Tomás Borge, FSLN vice-secretary, accused Washington of meddling in Nicaragua's internal affairs out of fear that the Sandinistas will win Nicaraguan presidential elections scheduled for 2006, said the Associated Press. The FSLN claimed the sting operation was orchestrated by Washington to press Managua to disarm.
Arriving in Argentina March 21 at the start of a Latin America visit, U.S. defense secretary Donald Rumsfeld said, A MANPAD is something that the handlers, the operators, can be managed by terrorists or by revolutionaries, or others…terrorists who are willing to, anxious to kill people and to threaten people, a MANPAD is a very effective weapon. In Managua that day Peter Brennan, deputy chief of the U.S. embassy there, said, These missiles are not necessary to a country that is not at war.
In July 1979 a popular uprising throughout Nicaragua led by the FSLN overthrew the U.S.-backed dictatorship of Anastasio Somoza.
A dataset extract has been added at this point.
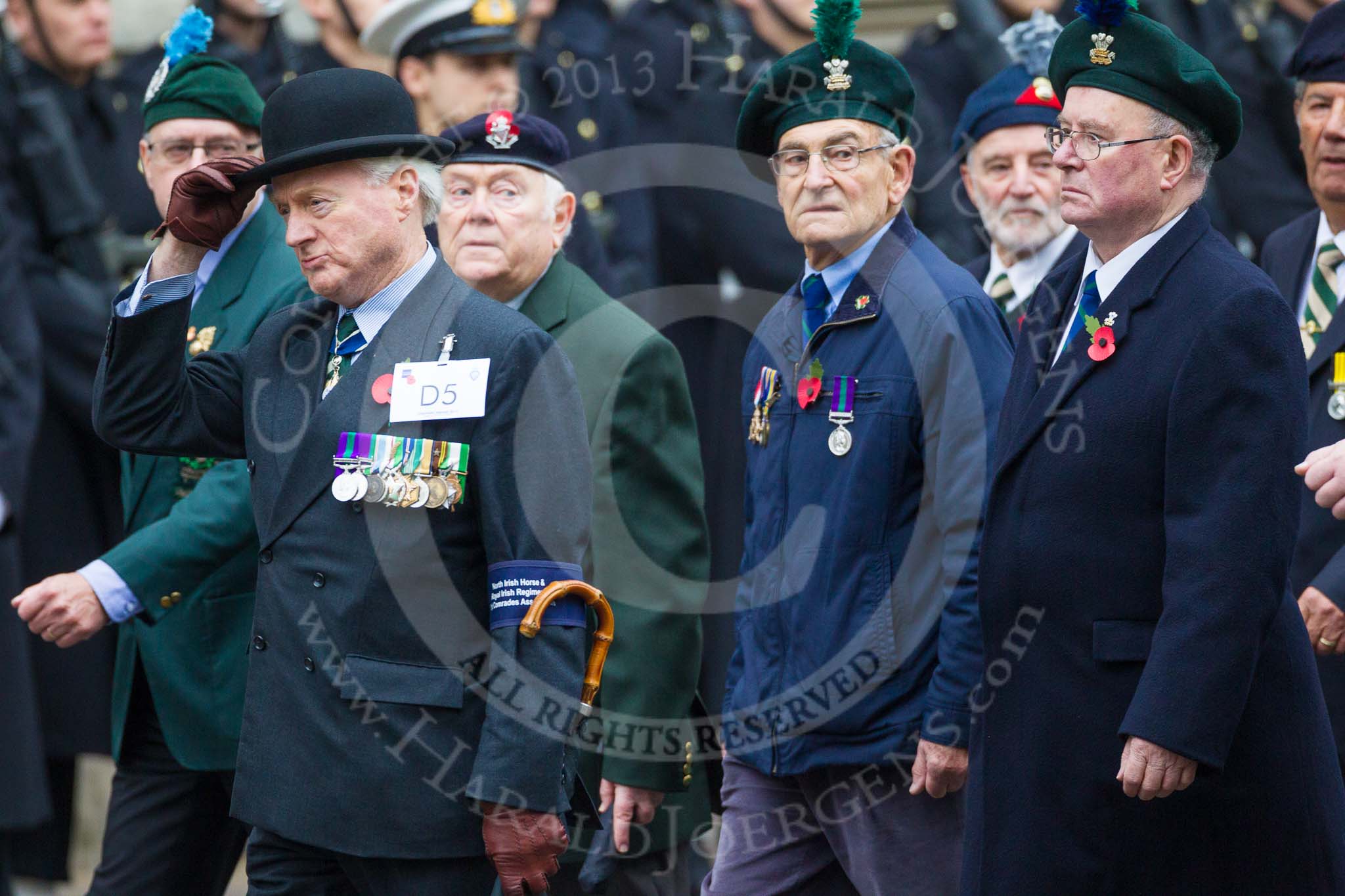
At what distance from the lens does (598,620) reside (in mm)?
3791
Failing to economically strangle the revolutionary government, in late 1981 Washington organized a counterrevolutionary army, known as contras, and began a war to overthrow the revolution. The contras were headed by former officers of Somozas military and armed and supported by the U.S. military. They were defeated after a six-year-long war.
It was during that war that the Nicaraguan government armed itself with these portable air defense systems to defend the country from airborne assaults by the Contras.
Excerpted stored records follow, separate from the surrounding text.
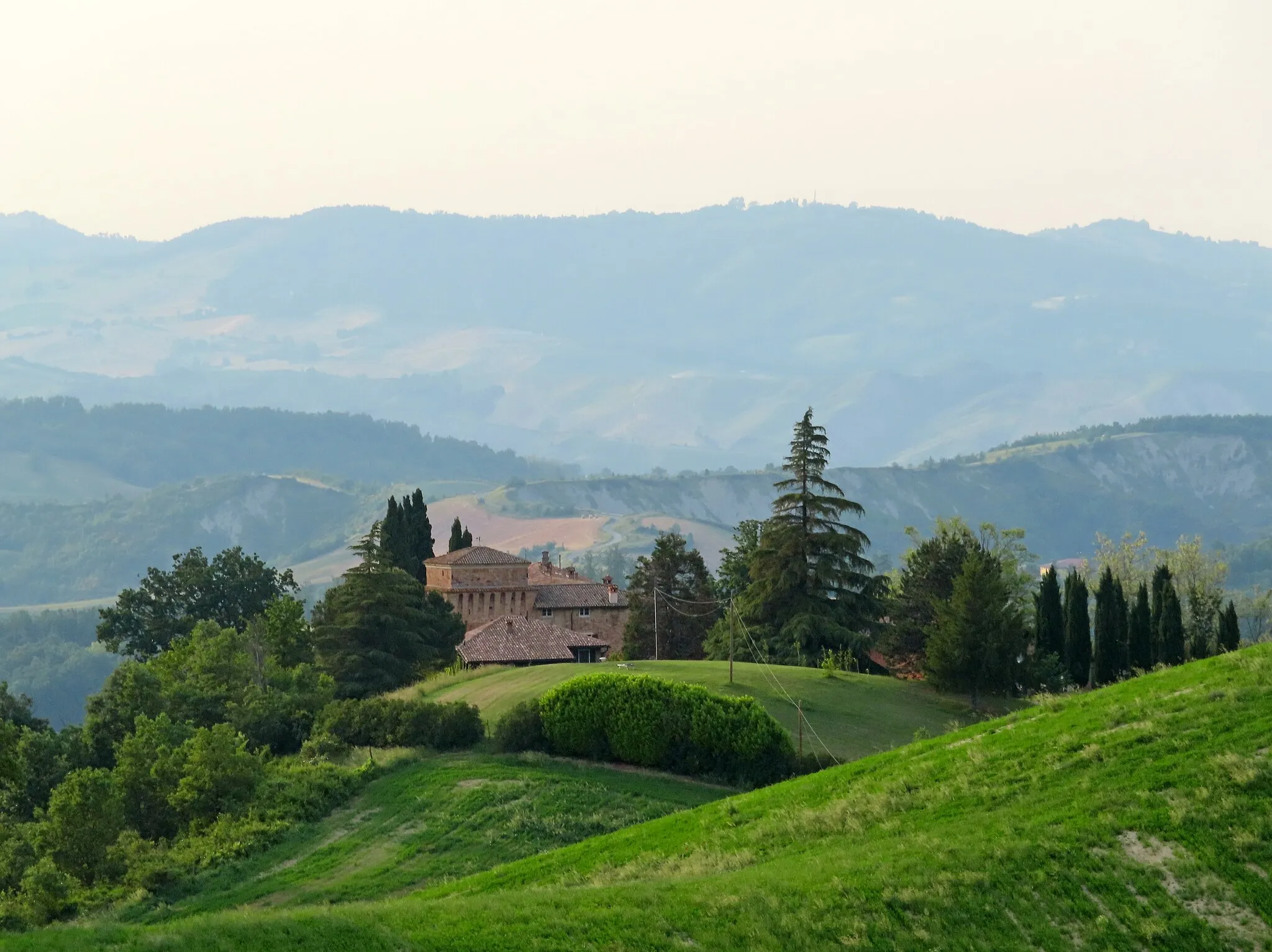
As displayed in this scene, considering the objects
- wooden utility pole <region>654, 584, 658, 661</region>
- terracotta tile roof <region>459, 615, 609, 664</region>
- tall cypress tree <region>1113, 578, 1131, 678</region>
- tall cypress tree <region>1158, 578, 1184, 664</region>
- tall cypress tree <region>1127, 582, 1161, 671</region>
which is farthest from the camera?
wooden utility pole <region>654, 584, 658, 661</region>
The FSLN leadership retreated from the anticapitalist road they began down in 1979. By 1989 the FSLN had become a bourgeois electoral machine and increasingly advocated policies that relied on market mechanisms and deepening integration of the Nicaraguan economy into the world capitalist market.
The FSLN lost the presidential election in 1990 and Washington subsequently restored diplomatic relations. Formal relations with the Nicaraguan military, in which former Sandinistas are said to still hold high positions, was not restored until two years ago, when Managua sent a small number of soldiers to join the U.S.-led war in Iraq. In a joint press conference with Bolaños last November, U.S. defense secretary Donald Rumsfeld praised the performance of Nicaraguan troops in Iraq.
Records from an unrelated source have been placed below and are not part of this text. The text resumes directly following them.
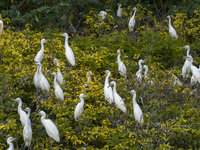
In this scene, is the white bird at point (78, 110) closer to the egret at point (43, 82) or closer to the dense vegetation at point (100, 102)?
the dense vegetation at point (100, 102)

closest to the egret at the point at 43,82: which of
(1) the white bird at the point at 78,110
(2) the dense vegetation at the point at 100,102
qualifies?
(2) the dense vegetation at the point at 100,102

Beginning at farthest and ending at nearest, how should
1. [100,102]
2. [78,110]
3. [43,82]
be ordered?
[43,82]
[100,102]
[78,110]

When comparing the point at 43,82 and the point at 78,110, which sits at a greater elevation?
the point at 43,82

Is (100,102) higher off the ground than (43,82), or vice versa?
(43,82)

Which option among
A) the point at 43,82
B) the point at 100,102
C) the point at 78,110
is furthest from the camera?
the point at 43,82

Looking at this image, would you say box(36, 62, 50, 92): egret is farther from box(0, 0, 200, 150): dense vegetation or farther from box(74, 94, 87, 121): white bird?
box(74, 94, 87, 121): white bird

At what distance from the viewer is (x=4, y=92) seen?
5.42m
This is not the way you treat friends, Nicaraguan defense minister José Adán Guera complained March 18, according to the New York Times. We have supported the United States in Iraq. We have supported them on Cafta. And this is what we get for it?
Guera was referring to the Central America Free Trade Agreement with the United States, which also includes El Salvador, Honduras, Costa Rica, Guatemala and the Dominican Republic. The trade pact opens up the economies of those countries to further penetration by U.S. finance capital.